When will ears start hearing the banging from frustrated buyers and renters? There is no way of knowing but it could happen within 12 months. (It is interesting to sense the frustration already growing amongst government MPs and other agencies, the highlighting of the huge jump in the state house waiting list.) Trigger? Not a new interest rate cut, but perhaps revelation of KiwiBuild failure to boost construction as many hope. Perhaps collapse or closure of some builders unable to profitably manage an environment of deep regulation, bureaucracy, uncertain flows of materials and staff, and rising costs.
Related to this growing queue is news this week that officials are looking at shared equity schemes by which banks or government agencies will take part ownership of a property to help young buyers into home ownership. That represents a rise in demand. That means higher prices.

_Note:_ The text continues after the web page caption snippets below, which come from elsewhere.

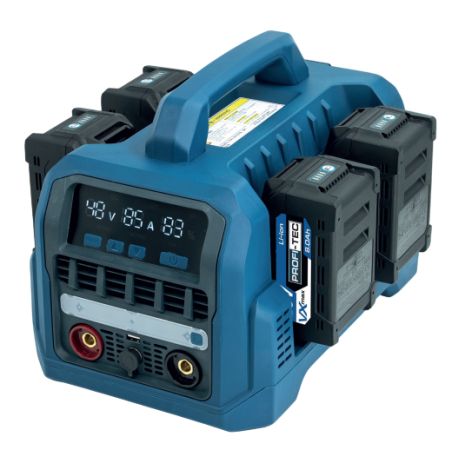 Аккумуляторный сварочный аппарат PCWM12080VX Max (4×PT2080VXmax (8.0 Aч), зарядное устройство 2х QBCD20/4 quick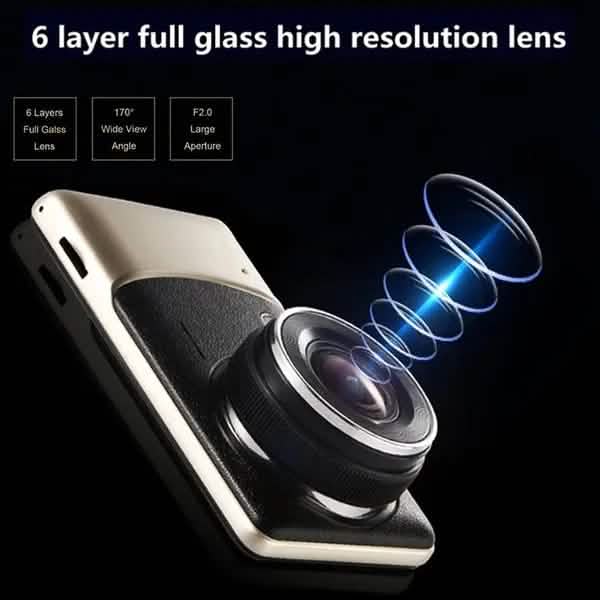 4 Inch FHD Screen Car Camera Car Dash Cam by DailySale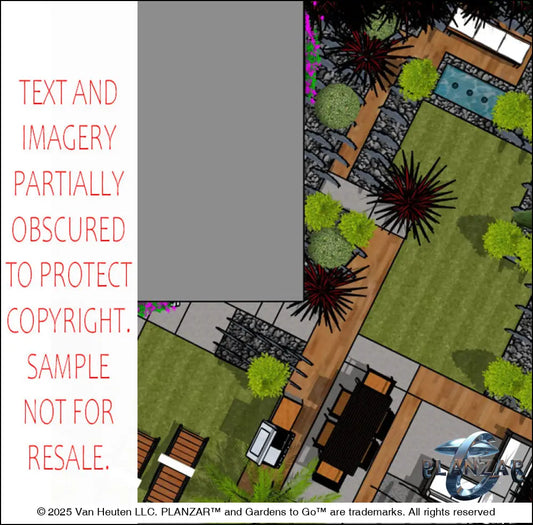 L Shape Contemporary Chic - Option Two: DESIGN OVERVIEW Digital Download Landscape Plans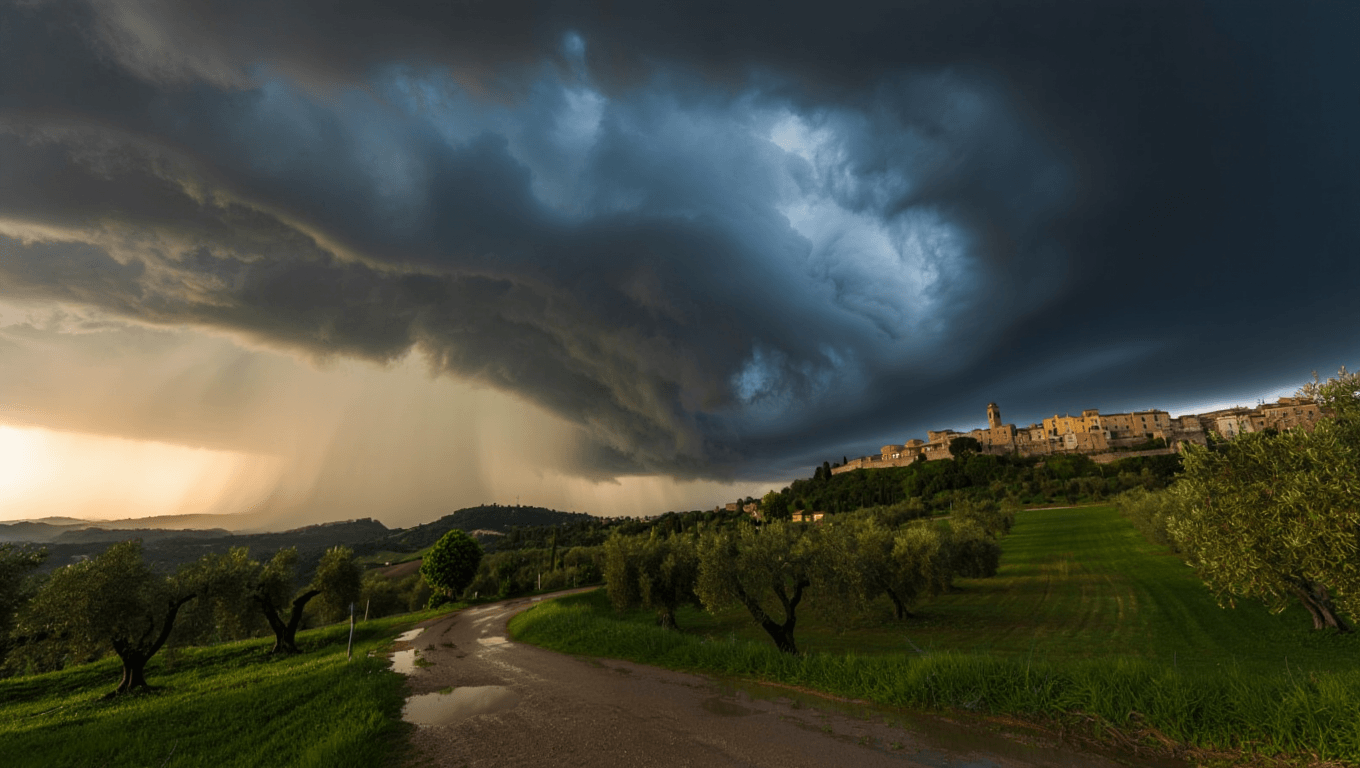 Previsioni meteo, cinque giorni di temporali. Allerta gialla in quattro regioni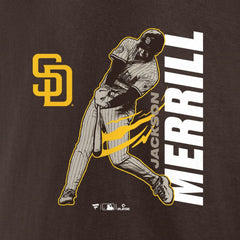 Jackson Merrill San Diego Padres Player Graphic T-Shirt - Brown - MLB Sale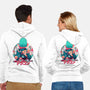 A Summer Dragon-unisex zip-up sweatshirt-Bruno Mota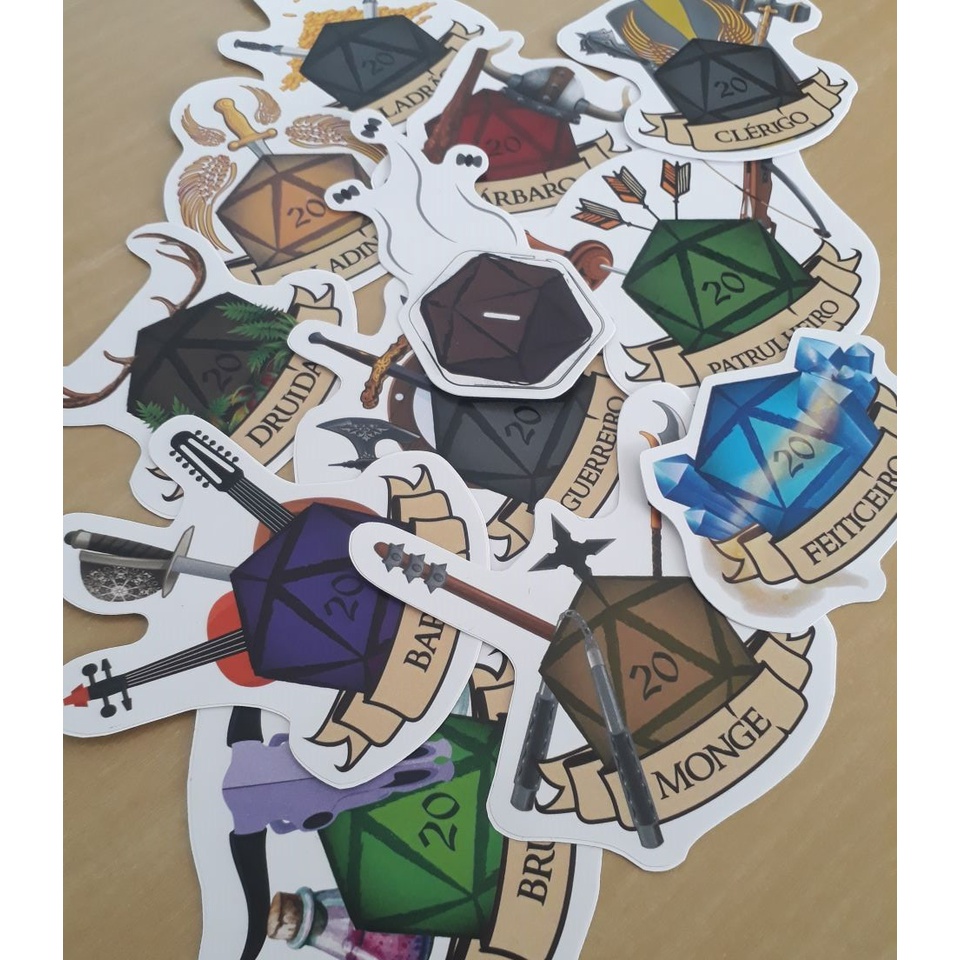 Adesivos RPG | Shopee Brasil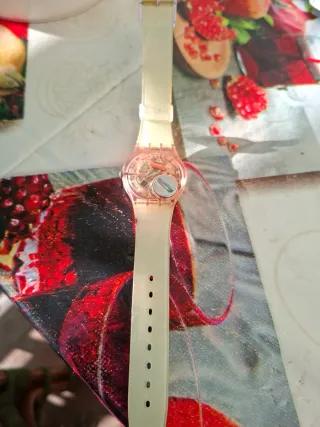 Orologio Swatch Multicolor e Rosa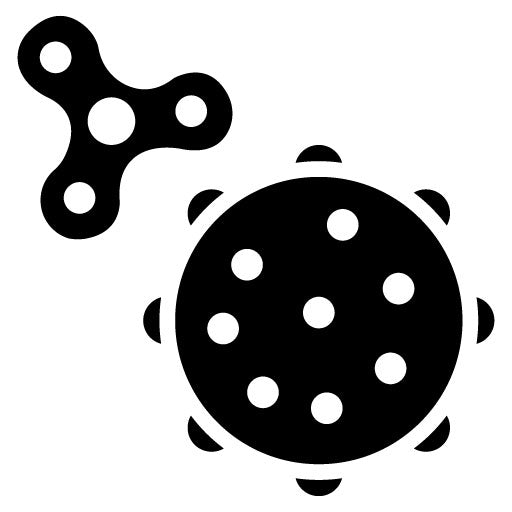 Sensory Play Glyph Icon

Where does this all end some years from now? Recognition that home ownership is an unrealistic expectation for many people until perhaps much longer in their working lives than currently desired. More legislation making long-term perhaps lifelong renting a more comfortable proposition for people. A government scheme covering landlords for damage done to rental properties by tenants or perhaps certain categories of tenants. More managed fund construction of and investment in housing perhaps with contracts to make units available to government agencies.
And prices will go higher. Later. Eco101.
For your guide, Treasury are forecasting that average NZ-wide house prices will rise by 2.8% in the year to June 2019 then 2% the following year, 3.4% in the year to June 2021, and 3.7% the year after that.
If I Were A Borrower What Would I Do?
Nothing new really apart from some strong retail spending data in the United States causing a decent jump in ten year US government bond yields above 3%. This might place some mild upward pressure on NZ bank fixed borrowing and therefore lending rates. If so this would be consistent with the view we have all been expressing for a long time regarding tightening US monetary policy slowly pushing NZ fixed interest rates higher.